Keep in mind that the Canadian event already had to be scratched out and replaced by Turkey. Great, that’s all settled except oh no, then Turkey had to be canned and France got moved and there’s two Austrian races again, which is like, fine but the rest of the calendar needn’t consider itself too safe—including Singapore.
The Singapore Grand Prix was due to run on Oct. 3, which seemed like enough runway that—vaccination programs permitting—it could’ve happened. However, it’s been confirmed as a no-go. Disgruntled locals, including ticketholders, told me that it’d been announced to the international press before it reached Singaporeans but the reports are legit so: another one bites the dust.
Where Austin’s Circuit of the Americas comes into it is that F1 is determined to have its 23-race calendar this year, come hell, high water, flames, plague or any other gigantic global disruption that makes moving a race circus around the world incredibly difficult. What makes F1’s problems even harder is it can only race on what the FIA calls “Grade 1” circuits, which are considered safe for the speeds of modern F1 cars and have very specific demands in terms of facilities, proximity to hospitals, barriers, and so forth.
That’s all a heck of a lot to handle under normal circumstances.

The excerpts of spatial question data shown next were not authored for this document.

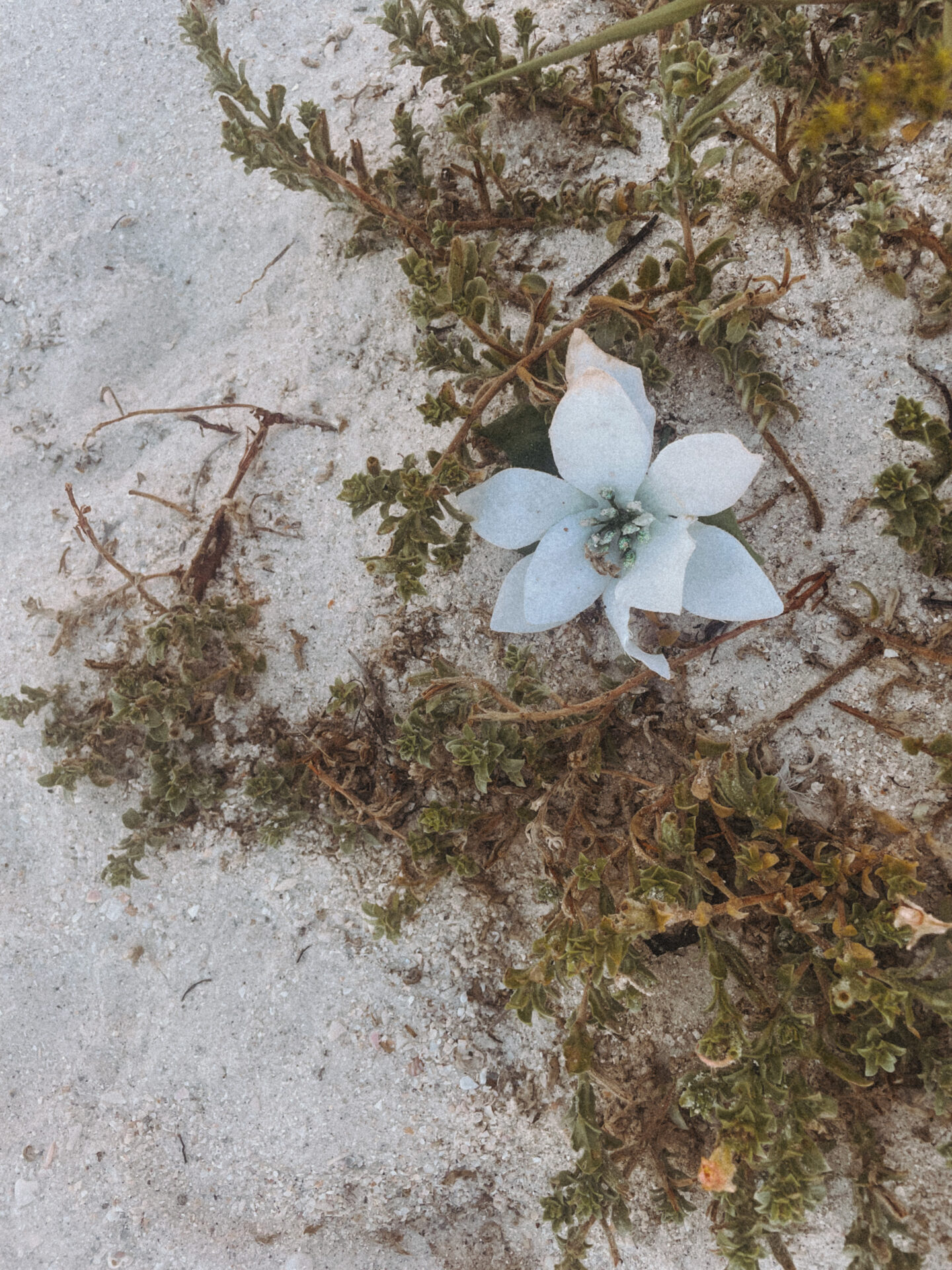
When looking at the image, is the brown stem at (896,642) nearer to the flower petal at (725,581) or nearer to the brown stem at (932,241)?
the flower petal at (725,581)

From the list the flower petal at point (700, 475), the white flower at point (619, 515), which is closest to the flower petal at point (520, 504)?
the white flower at point (619, 515)

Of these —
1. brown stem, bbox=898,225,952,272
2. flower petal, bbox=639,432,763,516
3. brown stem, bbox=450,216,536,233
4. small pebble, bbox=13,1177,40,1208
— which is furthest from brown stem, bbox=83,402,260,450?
small pebble, bbox=13,1177,40,1208

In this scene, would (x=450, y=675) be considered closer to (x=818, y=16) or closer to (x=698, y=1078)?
(x=698, y=1078)

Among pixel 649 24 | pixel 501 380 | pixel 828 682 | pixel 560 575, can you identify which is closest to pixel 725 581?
pixel 560 575

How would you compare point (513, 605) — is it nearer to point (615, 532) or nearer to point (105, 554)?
point (615, 532)

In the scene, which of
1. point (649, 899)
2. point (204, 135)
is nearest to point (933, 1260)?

With Singapore pulling out, F1 needs to come up with somewhere that fits into the latter part of its calendar relatively sensibly, which is where COTA comes in.
According to RaceFans, there are three potential replacements in the running. One is a potential return to Shanghai for the Chinese Grand Prix, assuming coronavirus restrictions can be handled by then. A second is having another bash at Turkey, assuming things will be more manageable there by October.
The third, though, is a second race in Texas. That seems, potentially, the best goer, too; after all, IndyCar and NASCAR have been holding motorsport events in Texas this year already, which hasn’t been the case at Istanbul Park or Shanghai International Circuit. Plus, F1’s U.S.-based owner, Liberty Media, is keen for more American races so it’s kind of a “ticks all the boxes” choice.
It’d make sense, too, given Mexico City’s mayor said on Thursday that its race will definitely be viable by October. For once, some calendar synergy.